What to produce =>
Please give back the listing exactly, without any of its pictures.
*** Begin section ***
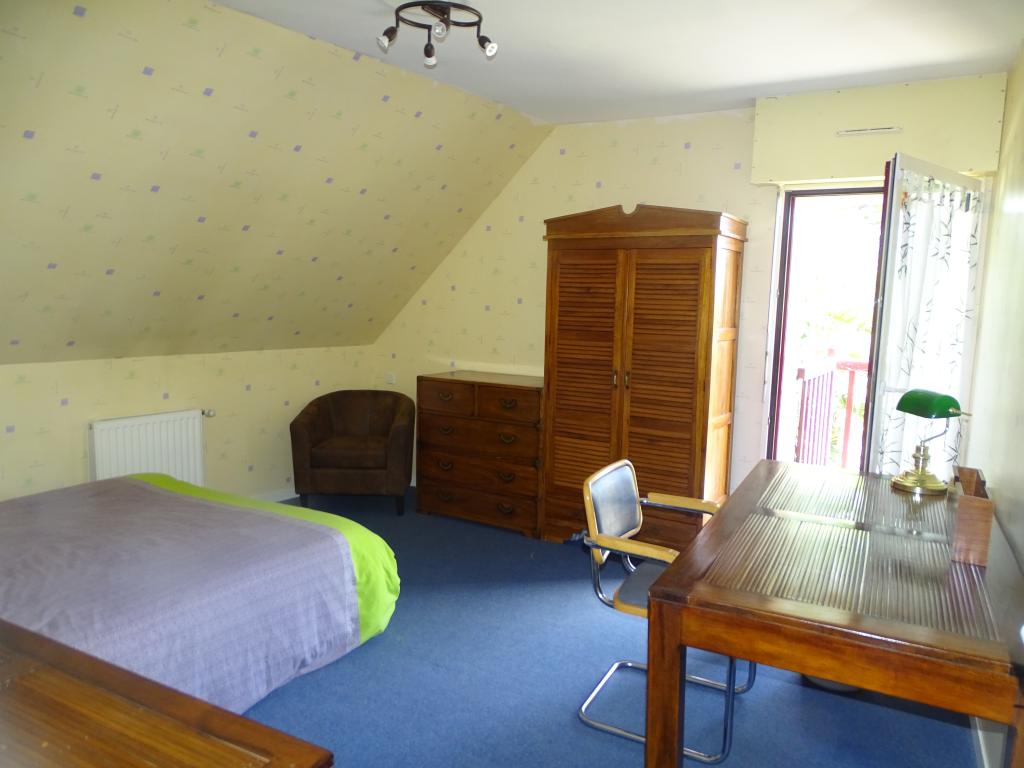 Location chambre Auray - Photo 1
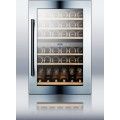 Summit VC60D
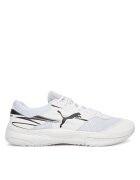 Puma Обувки за зала Varion II 107341 03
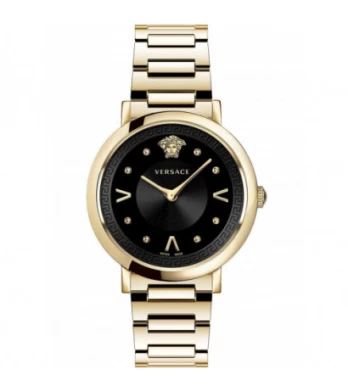 Versace VEVD00619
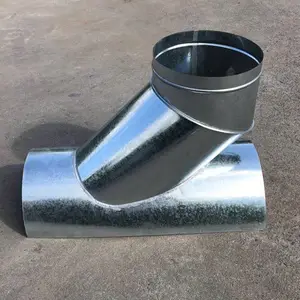 �ع���������ܼӹ���п�������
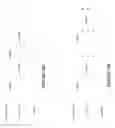 Fig. 14 - System, method, and computer program product for combining low motion blur and variable refresh rate in a display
*** End section ***
Task result =>
 Location chambre Auray - Photo 1
 Summit VC60D
 Puma Обувки за зала Varion II 107341 03
 Versace VEVD00619
 �ع���������ܼӹ���п�������
 Fig. 14 - System, method, and computer program product for combining low motion blur and variable refresh rate in a display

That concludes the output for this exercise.